Following are examples of 3.0.1 in Hartshorne's textbook
If $X=\operatorname{Spec}A $ is an affine scheme, then
i) $X$ is reduced if and only if $\operatorname{Nil}A=0$
$(\Rightarrow)$ for every open in $U$ in X, $\mathcal{O}_X(U) $ has no nilpotent. Thus, take by $U=X$, $\mathcal{O}_X(X)=A$. Thus, $\operatorname{Nil}A=0$. The trouble is $(\Leftarrow)$. At the outset, I attampted to use contravariance propery of sheaf. since $U \subset X$, (for any open in $U$), $\mathcal{O}_X(U) \supset \mathcal{O}_X(X)=A $ , I expect to hold $\operatorname{Nil}\mathcal{O}_X(U) \subset \operatorname{Nil}\mathcal{O}_X(X)=\operatorname{Nil} A = 0 $...(★). However, (★) does not hold.
ii) $X$ is integral if and only if $A$ is an integral domain. : Also this has similar trouble .. $(\Rightarrow)$ is obvious by taking $U=X$, $\mathcal{O}_X(X)=A$ is an integral domain. But, $(\Leftarrow)$ is not easy for me.
The first idea is to show that if $A$ is reduced (resp. integral), then all its localizations are reduced (resp. integral). This shows $\Leftarrow$ for affine open subsets.
In the reduced case, $\Leftarrow$ follows formally from the statement for affine open subsets.

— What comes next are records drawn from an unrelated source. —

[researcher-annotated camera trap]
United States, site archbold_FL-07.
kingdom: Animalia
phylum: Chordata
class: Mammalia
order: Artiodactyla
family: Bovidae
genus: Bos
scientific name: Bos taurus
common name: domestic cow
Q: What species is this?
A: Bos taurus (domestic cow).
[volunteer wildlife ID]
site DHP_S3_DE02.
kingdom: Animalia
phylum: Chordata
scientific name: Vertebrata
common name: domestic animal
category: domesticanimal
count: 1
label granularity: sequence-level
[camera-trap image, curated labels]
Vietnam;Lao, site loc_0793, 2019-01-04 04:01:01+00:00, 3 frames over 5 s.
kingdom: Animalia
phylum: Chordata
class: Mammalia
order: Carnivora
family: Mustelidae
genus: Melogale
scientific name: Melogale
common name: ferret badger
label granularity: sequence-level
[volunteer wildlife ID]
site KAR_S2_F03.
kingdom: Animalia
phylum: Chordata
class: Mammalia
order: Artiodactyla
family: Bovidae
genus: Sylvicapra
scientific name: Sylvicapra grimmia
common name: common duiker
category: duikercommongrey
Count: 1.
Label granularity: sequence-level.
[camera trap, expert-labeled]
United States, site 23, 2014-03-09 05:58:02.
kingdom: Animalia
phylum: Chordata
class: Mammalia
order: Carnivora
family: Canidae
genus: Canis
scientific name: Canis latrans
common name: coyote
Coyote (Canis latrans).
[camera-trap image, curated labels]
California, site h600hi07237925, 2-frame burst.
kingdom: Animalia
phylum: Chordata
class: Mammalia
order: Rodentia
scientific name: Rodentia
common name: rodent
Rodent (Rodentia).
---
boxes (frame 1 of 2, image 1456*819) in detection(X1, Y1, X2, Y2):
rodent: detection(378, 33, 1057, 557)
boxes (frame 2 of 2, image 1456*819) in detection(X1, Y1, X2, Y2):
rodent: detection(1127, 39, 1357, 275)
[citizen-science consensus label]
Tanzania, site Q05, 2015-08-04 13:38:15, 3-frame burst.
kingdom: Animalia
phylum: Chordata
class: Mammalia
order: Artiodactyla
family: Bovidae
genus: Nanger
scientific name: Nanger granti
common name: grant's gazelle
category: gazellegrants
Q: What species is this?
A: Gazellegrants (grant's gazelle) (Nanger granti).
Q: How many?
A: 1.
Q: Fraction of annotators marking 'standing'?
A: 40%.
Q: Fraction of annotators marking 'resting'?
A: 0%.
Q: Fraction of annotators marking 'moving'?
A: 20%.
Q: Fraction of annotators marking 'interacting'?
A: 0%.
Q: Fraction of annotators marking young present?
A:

In the integral case, if $A$ is integral, then all restriction maps $\mathcal{O}_X(U) \rightarrow \mathcal{O}_X(V)$ are injective – start when $U$ is affine and $V$ principal in $U$, then extend to the case $U$ affine and any $V \subset U$, and finally show it for general $U$ and any $V \subset U$. The conclusion (of $\Leftarrow$) follows since the ring of global sections over any principal open subset of $X$ is integral.